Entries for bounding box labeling
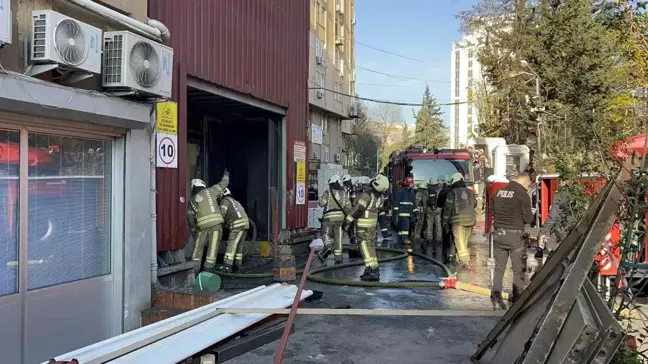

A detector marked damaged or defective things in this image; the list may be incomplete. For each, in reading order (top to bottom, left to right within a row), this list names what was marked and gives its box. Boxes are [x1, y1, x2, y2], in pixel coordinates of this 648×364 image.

burned building entrance [184, 81, 282, 243]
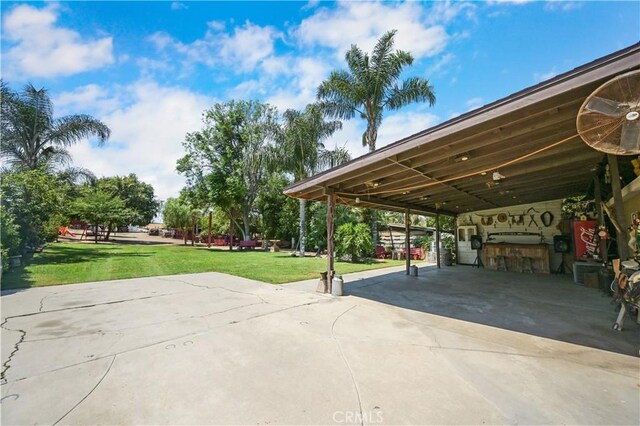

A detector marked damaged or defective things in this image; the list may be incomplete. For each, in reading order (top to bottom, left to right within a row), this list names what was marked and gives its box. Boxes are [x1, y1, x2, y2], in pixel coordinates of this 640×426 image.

crack in concrete [53, 354, 117, 424]
crack in concrete [332, 304, 362, 426]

» TASK DETAILS:
Reproduce the entire listing above word for word, but leave out the pictures.

» EXERCISE RESULT:
A detector marked damaged or defective things in this image; the list may be incomplete. For each, in reading order (top to bottom, left to right within a row), this list names what was marked and gives its box. Boxes are [x1, y1, x2, y2], in pixel coordinates of this 648×364 image.

burned building entrance [184, 81, 282, 243]

A detector marked damaged or defective things in this image; the list may be incomplete. For each, in reading order (top to bottom, left to right within a row), this list names what was marked and gives its box. Boxes are [x1, y1, x2, y2], in pixel coordinates of this 640×426 image.

crack in concrete [53, 354, 117, 424]
crack in concrete [332, 304, 362, 426]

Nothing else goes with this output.